What you have to do: Only the number is requested. Tally the lines of the data that hold the string "Tanzania".

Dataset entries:
★ ★ ★ ★ ★ ★ ★

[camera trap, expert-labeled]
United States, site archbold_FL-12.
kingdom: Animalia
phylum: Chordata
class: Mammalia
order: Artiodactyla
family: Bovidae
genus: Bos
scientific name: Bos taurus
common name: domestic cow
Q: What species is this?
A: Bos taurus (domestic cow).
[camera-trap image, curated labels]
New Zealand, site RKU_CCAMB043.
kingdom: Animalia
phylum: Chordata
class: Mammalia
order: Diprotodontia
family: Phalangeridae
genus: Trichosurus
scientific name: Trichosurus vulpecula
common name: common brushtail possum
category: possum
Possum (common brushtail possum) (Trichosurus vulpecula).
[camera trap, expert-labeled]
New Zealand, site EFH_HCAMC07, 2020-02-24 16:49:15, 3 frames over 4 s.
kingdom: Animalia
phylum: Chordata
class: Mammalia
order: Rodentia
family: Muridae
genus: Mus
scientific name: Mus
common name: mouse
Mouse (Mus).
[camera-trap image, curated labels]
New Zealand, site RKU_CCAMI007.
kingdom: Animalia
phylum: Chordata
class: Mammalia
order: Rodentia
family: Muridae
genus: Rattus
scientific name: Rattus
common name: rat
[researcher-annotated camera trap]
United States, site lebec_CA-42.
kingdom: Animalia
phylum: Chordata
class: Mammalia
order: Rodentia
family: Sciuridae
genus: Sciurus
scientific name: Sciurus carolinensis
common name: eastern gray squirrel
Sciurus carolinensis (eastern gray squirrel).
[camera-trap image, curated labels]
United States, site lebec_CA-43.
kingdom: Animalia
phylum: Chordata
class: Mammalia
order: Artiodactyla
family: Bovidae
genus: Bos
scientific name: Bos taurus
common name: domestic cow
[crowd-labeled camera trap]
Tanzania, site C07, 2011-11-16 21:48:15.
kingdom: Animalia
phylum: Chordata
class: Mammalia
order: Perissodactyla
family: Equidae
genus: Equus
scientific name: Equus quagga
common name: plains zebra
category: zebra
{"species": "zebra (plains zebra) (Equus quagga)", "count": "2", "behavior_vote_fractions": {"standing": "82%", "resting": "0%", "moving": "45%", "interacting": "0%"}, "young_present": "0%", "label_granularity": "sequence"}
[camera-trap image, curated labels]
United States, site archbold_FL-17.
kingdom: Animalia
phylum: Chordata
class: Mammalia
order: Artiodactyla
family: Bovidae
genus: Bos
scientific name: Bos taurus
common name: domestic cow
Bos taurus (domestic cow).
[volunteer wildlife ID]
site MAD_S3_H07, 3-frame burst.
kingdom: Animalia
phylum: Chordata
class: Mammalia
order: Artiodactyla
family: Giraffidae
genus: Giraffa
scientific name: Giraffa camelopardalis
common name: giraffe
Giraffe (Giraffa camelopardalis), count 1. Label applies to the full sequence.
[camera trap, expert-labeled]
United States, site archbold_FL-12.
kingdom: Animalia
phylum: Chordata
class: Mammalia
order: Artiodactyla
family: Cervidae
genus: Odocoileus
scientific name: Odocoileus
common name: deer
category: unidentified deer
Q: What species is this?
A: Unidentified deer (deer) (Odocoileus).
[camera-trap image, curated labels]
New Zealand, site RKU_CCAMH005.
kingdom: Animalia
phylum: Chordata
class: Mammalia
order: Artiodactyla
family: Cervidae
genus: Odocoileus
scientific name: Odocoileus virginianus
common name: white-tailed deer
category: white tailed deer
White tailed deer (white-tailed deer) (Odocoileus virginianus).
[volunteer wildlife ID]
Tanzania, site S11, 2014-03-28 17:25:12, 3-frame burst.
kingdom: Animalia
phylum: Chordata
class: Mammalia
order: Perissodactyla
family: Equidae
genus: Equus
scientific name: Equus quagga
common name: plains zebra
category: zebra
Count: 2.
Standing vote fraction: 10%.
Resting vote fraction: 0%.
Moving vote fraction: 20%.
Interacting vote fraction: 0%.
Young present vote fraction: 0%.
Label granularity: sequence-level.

★ ★ ★ ★ ★ ★ ★

Output below: 2